Secret is a very sweet beautiful, five month old, spayed female kitten who presented to RSAH in respiratory distress. She had been visiting in the Chilcotin for 2 weeks and was fine until the day before she was to come home. Her owner thought she was a little quieter than normal and she slept the whole way home. The next day Secret wasn’t really interested in food or water and seemed to be having hard time breathing. Her concerned loving owner brought her into emergency that day.
When Secret arrived she was very depressed and not really responsive when we talked to her. Her heart was pounding away and she was having difficult time breathing. Her gums were very pale. We took an x-ray of her lungs and abdomen. Her heart was very difficult to see on the radiograph and there was loss of detail in her abdomen, which made us think that there could be fluid in the chest and abdomen. We took some blood from Secret and ran a complete blood count. Her red blood cells were very low. It was at this point I asked if by any chance she could have gotten into rat/mouse bait. Her owner thought there was some under the dresser but didn’t think kitty could reach it. To be sure, we ran a rodenticide test which came back as positive.
Rodenticides work by interfering with the blood clotting cascade, in particular vitamin K1. When it is ingested vitamin K1 is not avail able for the animal to use to clot its blood and it begins to bleed. With Secret, she bled into her chest (which is why we couldn’t see the heart well on radiographs) and her abdomen.
Treatment consisted of giving an injection of vitamin K1 under the skin and we put her on a very careful dose of IV fluids to bring her blood pressure up. She had a restful night. The next morning her breathing was worse. She was cold and her heart rate was still high (the heart is working twice as hard to get the red blood cells carrying oxygen to the tissues. Because there are few red blood cells, the heart works really hard to get these few out into the body to do the work that all the red blood cells should be doing).
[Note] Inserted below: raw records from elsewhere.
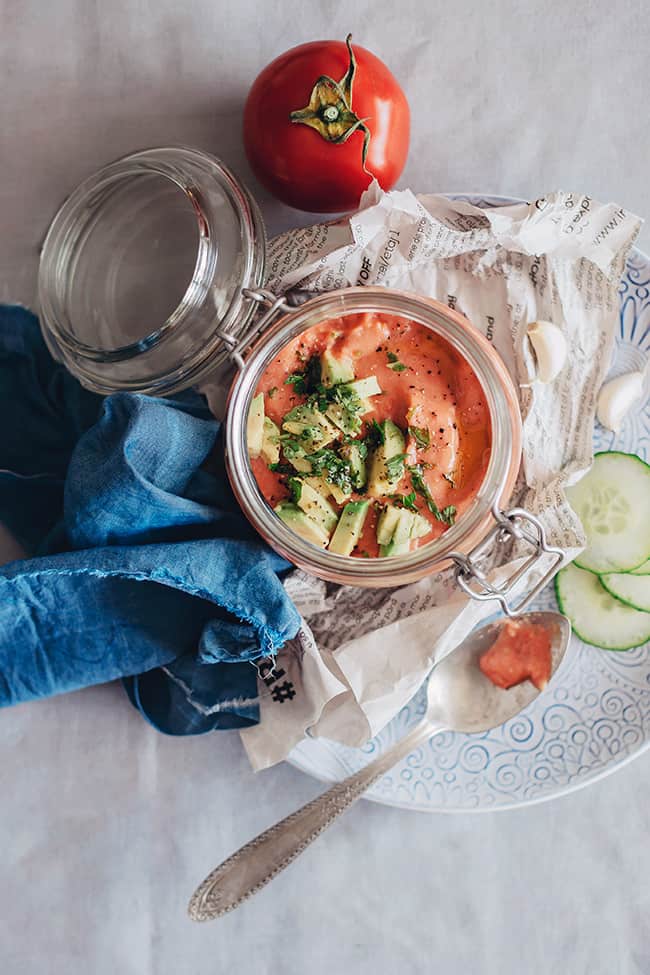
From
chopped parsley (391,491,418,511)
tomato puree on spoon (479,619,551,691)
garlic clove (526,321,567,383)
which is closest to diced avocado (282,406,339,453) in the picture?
chopped parsley (391,491,418,511)

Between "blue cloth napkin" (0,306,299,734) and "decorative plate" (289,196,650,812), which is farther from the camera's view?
"decorative plate" (289,196,650,812)

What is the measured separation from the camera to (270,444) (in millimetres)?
1219

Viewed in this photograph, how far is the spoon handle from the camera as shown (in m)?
1.32

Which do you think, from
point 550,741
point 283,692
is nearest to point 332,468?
point 283,692

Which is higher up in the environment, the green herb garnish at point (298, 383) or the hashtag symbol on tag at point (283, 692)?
the green herb garnish at point (298, 383)

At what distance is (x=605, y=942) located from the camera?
4.91 ft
We put Secret over our hot water table we use for dentals, wrapped her up and put hot water bottles all around her. Her blood work showed that the red blood count was continuing to drop. Secret needed a blood transfusion.
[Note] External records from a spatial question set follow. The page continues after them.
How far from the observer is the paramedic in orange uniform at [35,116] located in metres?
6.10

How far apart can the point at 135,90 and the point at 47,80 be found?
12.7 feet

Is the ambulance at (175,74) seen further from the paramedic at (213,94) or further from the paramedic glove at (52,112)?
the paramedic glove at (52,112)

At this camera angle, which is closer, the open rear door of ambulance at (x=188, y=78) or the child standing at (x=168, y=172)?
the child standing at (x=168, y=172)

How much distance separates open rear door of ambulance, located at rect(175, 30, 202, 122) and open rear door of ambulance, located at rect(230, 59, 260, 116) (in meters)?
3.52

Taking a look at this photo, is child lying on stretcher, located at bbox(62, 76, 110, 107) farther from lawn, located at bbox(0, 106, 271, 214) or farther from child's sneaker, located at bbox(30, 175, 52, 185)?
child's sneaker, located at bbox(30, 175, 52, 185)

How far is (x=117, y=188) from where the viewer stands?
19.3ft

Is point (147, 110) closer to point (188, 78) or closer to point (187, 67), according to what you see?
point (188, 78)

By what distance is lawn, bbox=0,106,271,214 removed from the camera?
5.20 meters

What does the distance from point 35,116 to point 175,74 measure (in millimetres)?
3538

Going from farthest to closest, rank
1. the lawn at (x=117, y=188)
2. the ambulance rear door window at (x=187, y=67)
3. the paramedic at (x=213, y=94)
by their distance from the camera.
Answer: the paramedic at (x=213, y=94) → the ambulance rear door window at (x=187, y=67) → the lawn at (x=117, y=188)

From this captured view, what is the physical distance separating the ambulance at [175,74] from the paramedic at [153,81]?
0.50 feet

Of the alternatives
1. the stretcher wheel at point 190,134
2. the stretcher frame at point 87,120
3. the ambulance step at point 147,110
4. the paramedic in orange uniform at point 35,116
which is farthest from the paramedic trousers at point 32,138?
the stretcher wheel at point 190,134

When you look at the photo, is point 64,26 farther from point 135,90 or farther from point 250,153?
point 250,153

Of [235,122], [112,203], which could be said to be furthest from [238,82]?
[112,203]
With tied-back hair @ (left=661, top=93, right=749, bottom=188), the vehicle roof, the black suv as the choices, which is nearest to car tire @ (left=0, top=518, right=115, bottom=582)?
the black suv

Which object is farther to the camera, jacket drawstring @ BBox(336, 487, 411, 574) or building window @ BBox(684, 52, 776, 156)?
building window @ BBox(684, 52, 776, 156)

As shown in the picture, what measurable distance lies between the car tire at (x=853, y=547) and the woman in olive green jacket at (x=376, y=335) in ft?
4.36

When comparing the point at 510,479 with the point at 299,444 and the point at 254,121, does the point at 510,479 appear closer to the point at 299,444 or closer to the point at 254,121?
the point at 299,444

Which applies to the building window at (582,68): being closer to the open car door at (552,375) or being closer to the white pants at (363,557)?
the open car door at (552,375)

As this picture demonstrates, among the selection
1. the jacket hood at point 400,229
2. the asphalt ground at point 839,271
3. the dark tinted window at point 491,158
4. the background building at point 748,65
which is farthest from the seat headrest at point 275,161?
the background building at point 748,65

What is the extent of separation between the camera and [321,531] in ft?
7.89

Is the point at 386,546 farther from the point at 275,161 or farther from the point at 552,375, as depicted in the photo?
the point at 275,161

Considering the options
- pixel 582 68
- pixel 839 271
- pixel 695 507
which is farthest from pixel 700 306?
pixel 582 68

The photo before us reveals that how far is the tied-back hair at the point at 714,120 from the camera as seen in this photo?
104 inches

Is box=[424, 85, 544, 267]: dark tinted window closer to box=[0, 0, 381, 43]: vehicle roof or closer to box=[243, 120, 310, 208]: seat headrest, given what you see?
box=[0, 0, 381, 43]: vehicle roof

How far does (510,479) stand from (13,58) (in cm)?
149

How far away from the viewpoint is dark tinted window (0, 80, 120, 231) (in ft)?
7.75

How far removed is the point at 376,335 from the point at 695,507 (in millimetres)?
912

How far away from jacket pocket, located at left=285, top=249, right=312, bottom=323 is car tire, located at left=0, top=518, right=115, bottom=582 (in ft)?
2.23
Trying to find a cat big enough to donate enough blood for Secret could have been challenge. Desiray, one of the employees at RSAH was called and she had her kitty Carter here within 10 minutes! Carter graciously donated 44 ml of blood, which we gave to Secret. The response to Carter’s blood was amazing. Within 10 minutes we could see Secret start to become more aware of her surroundings. Her gums were becoming pinker. By the end of the transfusion she was lifting her head and looking around, kneading and when offered some food she actually ate! Secret continued to grow stronger overnight. By the next day her red blood cell count was almost normal, she was eating and walking around and interacting with everyone and purring! This little girl is a fighter and we are so glad that she survived! Thank you to our hero of the day, Carter (and his owner Desiray), for so graciously donating his blood so Secret could continue to live a long healthy life.